Records from a dataset
— start —

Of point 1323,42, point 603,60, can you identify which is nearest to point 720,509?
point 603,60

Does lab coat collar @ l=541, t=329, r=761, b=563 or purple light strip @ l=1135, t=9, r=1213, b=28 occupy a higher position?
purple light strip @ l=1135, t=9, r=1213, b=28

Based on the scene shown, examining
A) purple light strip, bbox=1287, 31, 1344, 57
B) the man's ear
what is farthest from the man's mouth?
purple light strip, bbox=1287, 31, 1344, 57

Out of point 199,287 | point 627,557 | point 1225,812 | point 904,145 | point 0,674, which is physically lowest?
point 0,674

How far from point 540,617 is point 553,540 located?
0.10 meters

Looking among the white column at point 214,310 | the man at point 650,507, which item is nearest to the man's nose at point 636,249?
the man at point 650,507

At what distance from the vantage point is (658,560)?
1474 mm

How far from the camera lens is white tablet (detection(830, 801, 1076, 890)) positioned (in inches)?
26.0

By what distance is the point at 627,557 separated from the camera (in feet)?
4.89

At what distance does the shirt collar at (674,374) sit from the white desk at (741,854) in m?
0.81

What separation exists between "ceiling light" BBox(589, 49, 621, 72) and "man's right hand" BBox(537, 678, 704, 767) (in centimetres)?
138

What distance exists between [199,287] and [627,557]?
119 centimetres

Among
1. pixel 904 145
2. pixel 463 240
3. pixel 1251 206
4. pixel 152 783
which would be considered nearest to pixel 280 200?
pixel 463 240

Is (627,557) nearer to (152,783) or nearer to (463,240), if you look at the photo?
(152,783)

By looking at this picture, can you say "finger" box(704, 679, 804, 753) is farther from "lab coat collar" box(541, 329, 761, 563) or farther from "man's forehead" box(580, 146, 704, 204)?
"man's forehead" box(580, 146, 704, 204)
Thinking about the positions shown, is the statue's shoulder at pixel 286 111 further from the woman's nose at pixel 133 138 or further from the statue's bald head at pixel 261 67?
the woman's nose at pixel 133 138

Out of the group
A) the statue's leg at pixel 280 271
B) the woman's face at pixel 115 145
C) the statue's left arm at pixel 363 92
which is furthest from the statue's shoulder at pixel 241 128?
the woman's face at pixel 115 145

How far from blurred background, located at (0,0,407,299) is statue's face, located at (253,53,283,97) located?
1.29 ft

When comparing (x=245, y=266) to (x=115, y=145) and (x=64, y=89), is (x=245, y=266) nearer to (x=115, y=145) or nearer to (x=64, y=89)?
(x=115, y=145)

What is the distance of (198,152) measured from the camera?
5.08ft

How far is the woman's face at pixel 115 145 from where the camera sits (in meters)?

— end —

Your objective
Write out again every line starting at the line that contains "What separation exists" and ending at the line that contains "119 centimetres". Shift each distance given in the answers by -68.

Task solution
What separation exists between "ceiling light" BBox(589, 49, 621, 72) and "man's right hand" BBox(537, 678, 704, 767) (in centimetres)?
70

What distance exists between [199,287] and [627,557]?
51 centimetres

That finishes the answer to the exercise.